This folder contains linear regression programmes I have written using Python 3.
Each estimator is a python class. The calculation is done in init, and the results will be printed using estmator.reg(), for time series estimations: estimator.out.reg()
Variable inputs require the following data types:
Dependent Variable: Pandas Series
Independent Variable: Pandas DataFrame
Inside LinRegModule:
- OLS with twoway standard errors. Located in Ridge.py
This programme is used to replace STATA's twoway standard error robust regression, where I have encountered a twoway correlation in a panel data for my undergraduate dissertation.
For OLS, constants are included in X automatically unless if nocons option is True
- Ridge regression based on Hoerl and Kennard (1970) and Hoerl, Kennard, Baldwin (1975). Located in Ridge.py
This includes the feature of adding a Ridge regression bias parameter into the regression. Main method to reduce effects of imperfect multicollinearity.
- PCA, by Massy (1965). Located in Ridge.py
This is used to analyse the degree of imperfect multicollinearity. Also a method to classify components and analyse coefficients qualitatively.
Inside TSModule:
- ARMA(p,q) + Bootstrap By Franke & Kreiss.
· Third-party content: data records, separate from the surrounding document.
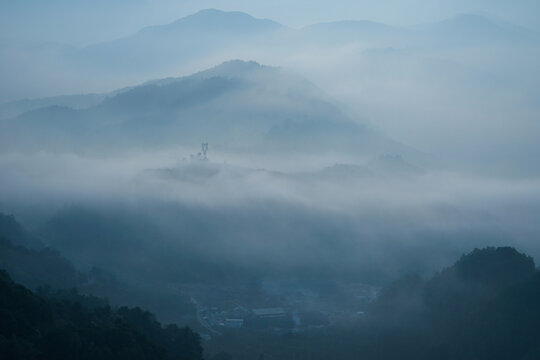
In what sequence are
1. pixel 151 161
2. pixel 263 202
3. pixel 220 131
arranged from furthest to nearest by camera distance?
pixel 220 131 → pixel 151 161 → pixel 263 202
This class only takes a one dimensional Pandas DataFrame sequence.
It relies on the OLS class estimator in Ridge.py
This file contains a 1000 element MA(1) test sequence with a fixed seed.
This file is separated into two parts, the first part is a two step least squares estimation (AR(infinity)+ARMA(p,q)), avoiding nonlinear optimisation. Requires stationarity assumptions. The second part is Bootstrapping ARMA(p,q) coefficients. At first I thought that the two step LS cannot estiamte standard errors correctly. However the Bootstrap distribution indicates that the standard errors are similar to the ones estimated using LS Asymptotics. This suggests that LS Asymptotics still works even if there is dependence. However Bootstrapping ARMA(p,q) using method in Franke and Kreiss (1992) is highly demanding in calculation. Especially when one wants 10000 bootstrap calculations.
For ARMA(p, q), I have used AR(20) in the first step to estimate AR(inf), for highly dependent series, more lags are required. However, if more lags are used, there will be fewer estimated MA(q) observations, as a result, lower precision. But please make sure that there are enough observations to carry an MA(q) twostep regression.
- Two-step Cochrane-Orcutt
Apparently CORT is only an AR(1) GLS transformation, so I kept the AR(1), if the model requires AR(p) transformation, it can be done with little effort.
Not completed: Vector Autoregression